The election also erodes the legitimacy of Guaidó and the opposition movement, by removing them from control of the country’s main legislative body.
Most of the opposition had already decided not to participate in the election, calling it a fraud from the beginning.
In the last five years, Maduro’s courts have banned opposition political parties, sent lawmakers to jail despite parliamentary immunity and replaced opposition party chiefs with politicians less hostile to the government.
The EU made a last-minute attempt earlier this year to send electoral observers if the election was postponed to early 2021 because of the pandemic, but Maduro insisted the elections had to take place in December, and as a result only a few international observers invited by the government audited the vote.
On Sunday night, Guaidó highlighted the low turnout of the parliamentary election, calling it “a fraud nobody believes in.”
The opposition’s own referendum, which begins on Monday, will ask Venezuelans three questions: If they want free and fair presidential elections to remove Maduro from power; if they reject the results of Sunday’s parliamentary elections; and if they will give the current opposition leadership a mandate to “effort actions to bring back democracy, look after the humanitarian crisis and protect the people from human rights violations.”
The vote is cast online through a dedicated app or a Telegram channel, and open to both Venezuelans home and abroad, to tap into the largely anti-Maduro Venezuelan diaspora.
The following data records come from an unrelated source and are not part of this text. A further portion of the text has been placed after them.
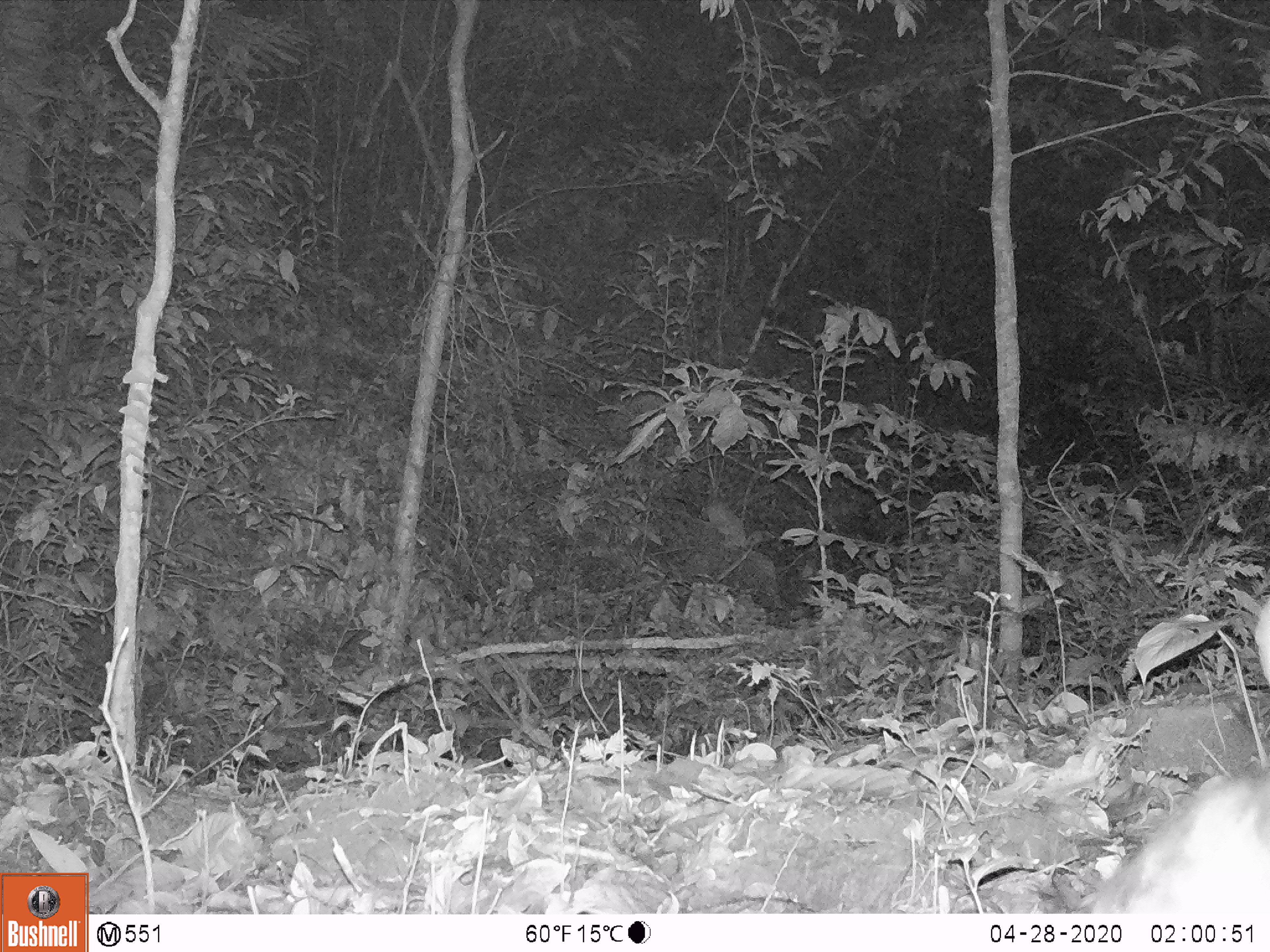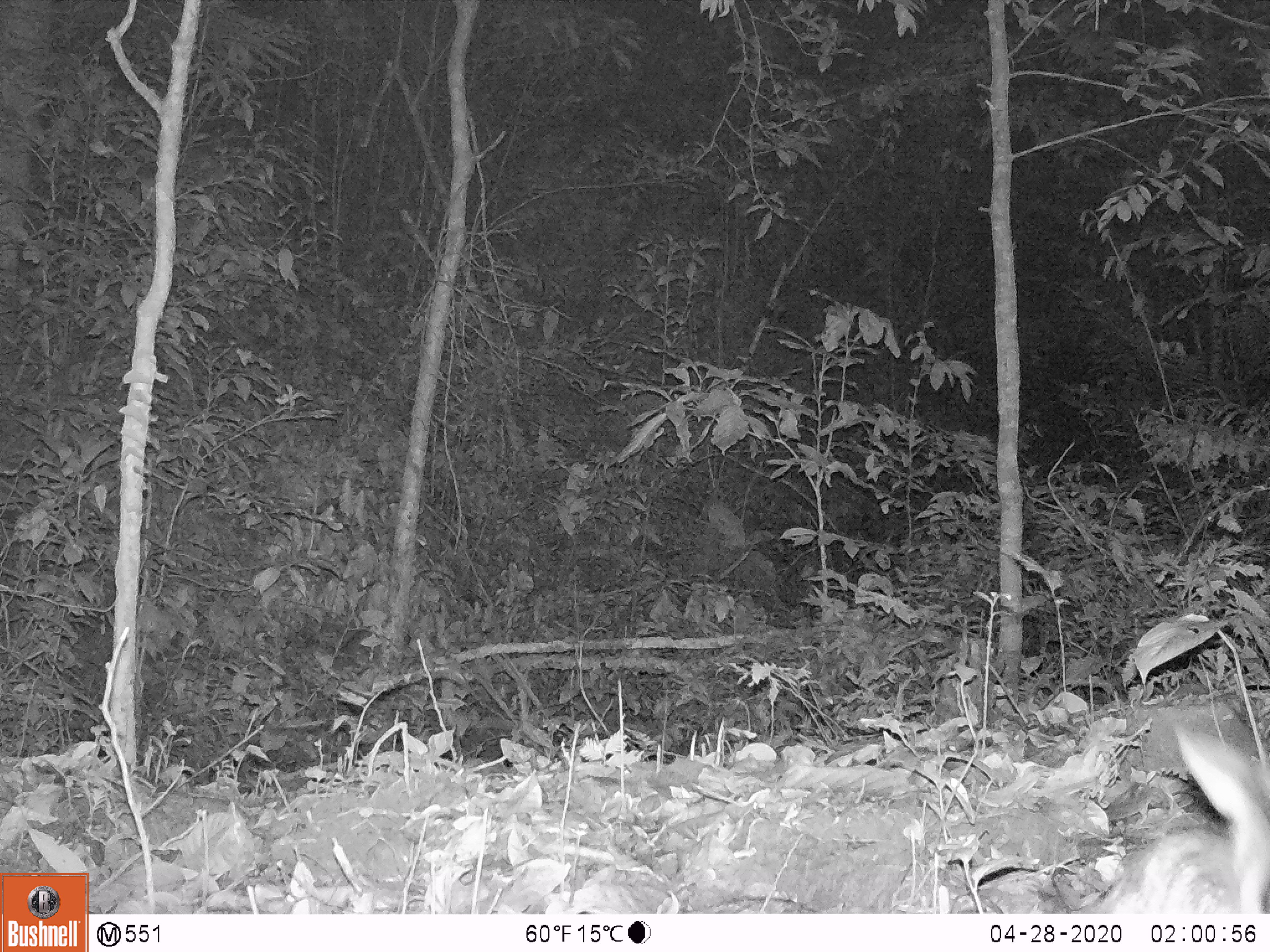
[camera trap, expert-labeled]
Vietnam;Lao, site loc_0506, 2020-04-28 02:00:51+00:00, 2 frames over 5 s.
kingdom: Animalia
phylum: Chordata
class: Mammalia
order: Lagomorpha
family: Leporidae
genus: Nesolagus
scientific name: Nesolagus timminsi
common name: annamite striped rabbit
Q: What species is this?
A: Annamite striped rabbit (Nesolagus timminsi).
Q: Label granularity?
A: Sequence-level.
The opposition expects between three and six million people to take part, and hopes to emphasize to both Maduro and the international community the legitimacy of Guaidó’s claim to the presidency.
What comes next
This week’s events are unlikely to change the current reality. Despite the competing claims, Maduro is already the practical leader of Venezuela, and the opposition has been reduced to its nadir over the past two years, with several top figures fleeing abroad.
“To quote Churchill, we are going through the darkest hour of our Republican history,” Humberto Prado, an opposition figure and close ally of Guaidó, told CNN.
As the coronavirus pandemic sweeps the globe, Venezuela is hardly among the top priorities for other nations. Though US President-elect Joe Biden has labeled Maduro “a dictator, plain and simple,” he has already ruled out imposing a change of regime by force.
Europe is yet to find a unified position on Venezuela: while some countries like Germany or France have openly supported the opposition, other members of the 27 have been more cautious.
And Spain, arguably the EU country most involved in Venezuela, recently changed its ambassador to Venezuela, replacing a diplomatic veteran close to the opposition with a former ambassador to Cuba — a sign perhaps that they don’t see Maduro packing his bags anytime soon.
This doesn’t mean that things aren’t changing.
Life in Venezuela is measurably worsening: the IMF predicts the Venezuelan GDP to fall a further 25% this year, inflation is 6,500% on the previous year and 94% of the population live below the poverty line, according to three independent universities in Caracas.
But that may not be as politically significant as strategists abroad once hoped.
“The idea that all of this is unbearable and will have to crack is nonsense. Look at Cuba, North Korea, Zimbabwe. This can go on for long, and those who are having a harder time can leave and this benefits the government once again,” Luis Vicente León, a pollster and political analyst in Caracas, told CNN.